*OBJECTIF ÉNONCÉ 1*.
Répondez aux questions suivantes à partir du texte sur l'origine des idées.
(a) Avec quels deux philosophes le plus grand nombre pense-t-il que seules les idées sensibles nous viennent immédiatement des sens ?
(b) Combien d'origines d'idées la nature a-t-elle voulu qu'il y eût ?
(c) Que le génie ne peut-il pas changer ?

*TEXTE À LIRE*.
....

Les autres, et c'est le plus grand nombre, pensent avec Locke, avec Gassendi, que des sens, il ne nous vient immédiatement que les premières idées, les idées sensibles, et que les idées intellectuelles, et les idées morales sont le produit du travail de la réflexion appliquée aux idées sensibles.

Les philosophes qui tiennent pour ce sentiment, sont dans la nécessité de prouver que toutes et chacune des idées qui sont dans notre intelligence, nous sont venues par les sens, soit immédiatement, soit à l'aide de la réflexion; et c'est aussi ce qu'ils ont essayé. Mais tous les efforts du génie n'ont pu en venir à bout, car le génie ne peut pas changer la nature des choses; il ne fera pas qu'il n'y ait qu'une origine d'idées, quand la nature a voulu qu'il y eût quatre origines. (leç. 2 et 3.)

Ce n'était pas assez de chercher à démontrer que toutes les idées viennent des sens. On a

voulu expliquer comment elles en viennent, comment un ébranlement dans l'organe est suivi d'une idée dans l'âme. Et ceci n'est pas particulier aux philosophes qui voient dans les sens l'origine de toutes les idées; il a suffi à d'autres d'en faire dériver quelques-unes de la même source, pour se croire obligés de nous montrer le lien de communication qui unit la substance matérielle à la substance immatérielle.

Voici ce qu'ont imaginé pour résoudre ce problème, et ceux qui prétendent que toutes les idées, sans aucune exception, viennent des sens, et ceux qui veulent qu'il n'en vienne qu'une partie.

....

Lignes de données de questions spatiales
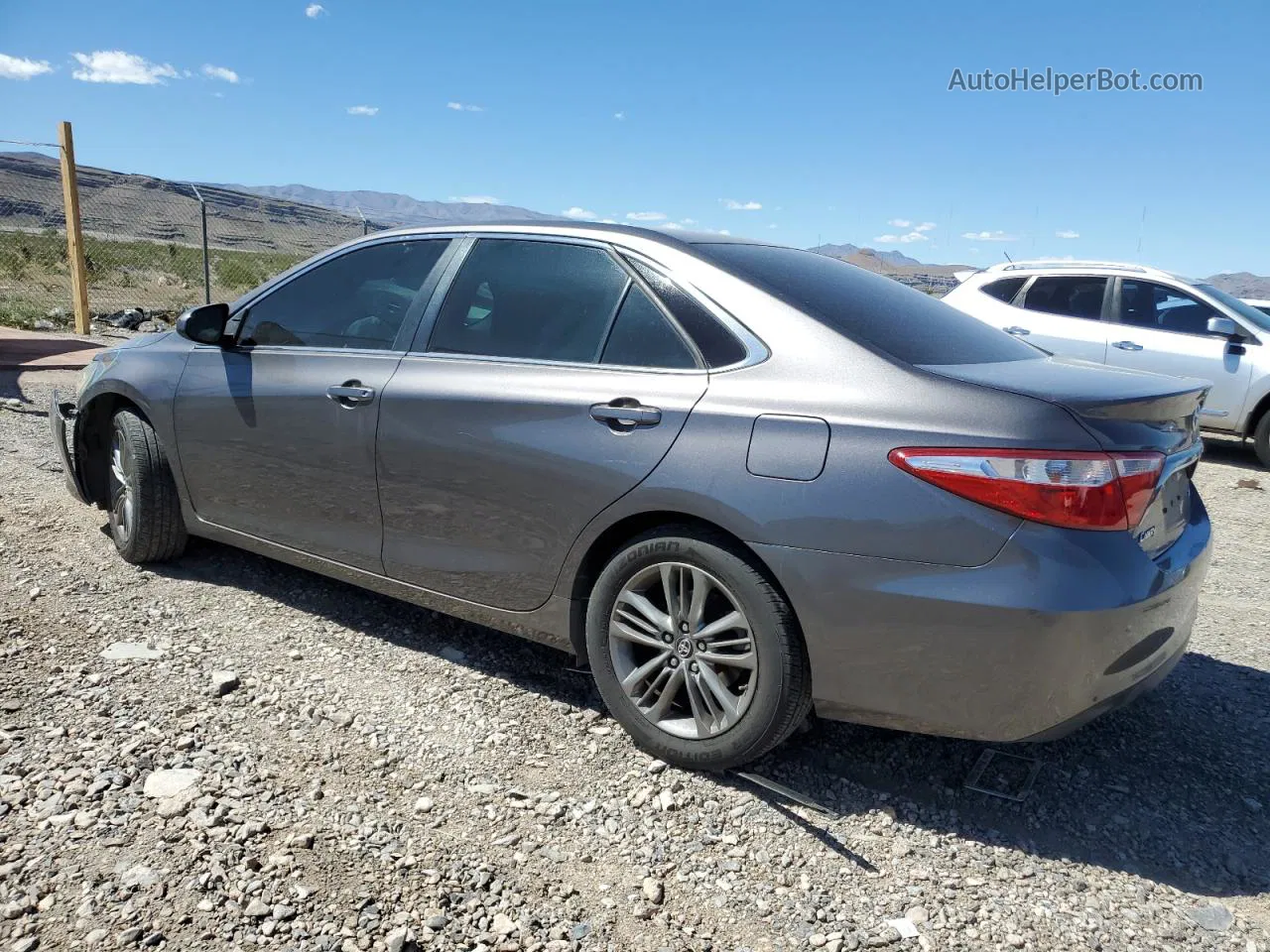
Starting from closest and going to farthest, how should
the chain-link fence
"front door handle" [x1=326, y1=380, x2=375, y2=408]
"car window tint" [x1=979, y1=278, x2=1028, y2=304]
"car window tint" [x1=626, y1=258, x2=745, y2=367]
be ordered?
"car window tint" [x1=626, y1=258, x2=745, y2=367]
"front door handle" [x1=326, y1=380, x2=375, y2=408]
"car window tint" [x1=979, y1=278, x2=1028, y2=304]
the chain-link fence

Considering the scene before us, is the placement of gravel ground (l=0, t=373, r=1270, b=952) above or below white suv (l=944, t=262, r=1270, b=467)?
below

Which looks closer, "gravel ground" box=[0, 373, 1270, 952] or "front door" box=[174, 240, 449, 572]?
"gravel ground" box=[0, 373, 1270, 952]

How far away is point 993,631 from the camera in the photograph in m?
2.44

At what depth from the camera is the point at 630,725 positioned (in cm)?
308

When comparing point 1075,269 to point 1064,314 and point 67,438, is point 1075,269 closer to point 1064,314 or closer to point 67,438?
point 1064,314

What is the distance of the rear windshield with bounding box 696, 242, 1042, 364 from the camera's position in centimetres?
289

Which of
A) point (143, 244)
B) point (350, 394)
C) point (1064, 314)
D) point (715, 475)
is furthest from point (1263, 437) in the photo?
point (143, 244)

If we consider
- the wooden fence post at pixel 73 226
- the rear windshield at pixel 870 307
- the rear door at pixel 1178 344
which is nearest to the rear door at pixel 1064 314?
the rear door at pixel 1178 344

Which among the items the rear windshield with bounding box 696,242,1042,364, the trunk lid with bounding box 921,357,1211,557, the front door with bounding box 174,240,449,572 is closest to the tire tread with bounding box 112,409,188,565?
the front door with bounding box 174,240,449,572

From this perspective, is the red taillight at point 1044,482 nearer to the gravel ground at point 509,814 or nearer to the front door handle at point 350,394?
the gravel ground at point 509,814

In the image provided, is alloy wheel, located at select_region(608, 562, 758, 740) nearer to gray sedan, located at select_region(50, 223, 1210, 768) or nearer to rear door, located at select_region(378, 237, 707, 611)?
gray sedan, located at select_region(50, 223, 1210, 768)

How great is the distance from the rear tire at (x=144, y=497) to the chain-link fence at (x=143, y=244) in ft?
28.1

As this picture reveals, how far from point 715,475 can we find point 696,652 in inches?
21.3

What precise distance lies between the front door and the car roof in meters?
7.93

....

*OBJECTIF ÉNONCÉ 2*. Reproduisez mot pour mot les lignes des entrées, en commençant par celle qui contient "What is the" et en terminant à la dernière ligne des entrées, ces deux bornes comprises.

*RÉPONSE RÉDIGÉE 1*.
(a) Locke et Gassendi.
(b) Quatre.
(c) La nature des choses.

*RÉPONSE RÉDIGÉE 2*.
What is the distance of the rear windshield with bounding box 696, 242, 1042, 364 from the camera's position in centimetres?
289

Which of
A) point (143, 244)
B) point (350, 394)
C) point (1064, 314)
D) point (715, 475)
is furthest from point (1263, 437) in the photo?
point (143, 244)

If we consider
- the wooden fence post at pixel 73 226
- the rear windshield at pixel 870 307
- the rear door at pixel 1178 344
which is nearest to the rear door at pixel 1064 314?
the rear door at pixel 1178 344

Which among the items the rear windshield with bounding box 696,242,1042,364, the trunk lid with bounding box 921,357,1211,557, the front door with bounding box 174,240,449,572 is closest to the tire tread with bounding box 112,409,188,565?
the front door with bounding box 174,240,449,572

From this perspective, is the red taillight at point 1044,482 nearer to the gravel ground at point 509,814 or nearer to the front door handle at point 350,394?
the gravel ground at point 509,814

In the image provided, is alloy wheel, located at select_region(608, 562, 758, 740) nearer to gray sedan, located at select_region(50, 223, 1210, 768) or nearer to rear door, located at select_region(378, 237, 707, 611)?
gray sedan, located at select_region(50, 223, 1210, 768)

How great is the distance from the rear tire at (x=144, y=497) to the chain-link fence at (x=143, y=244) in ft?
28.1

As this picture reveals, how far from point 715,475 can we find point 696,652 in inches?
21.3

What precise distance lies between the front door and the car roof in meters?
7.93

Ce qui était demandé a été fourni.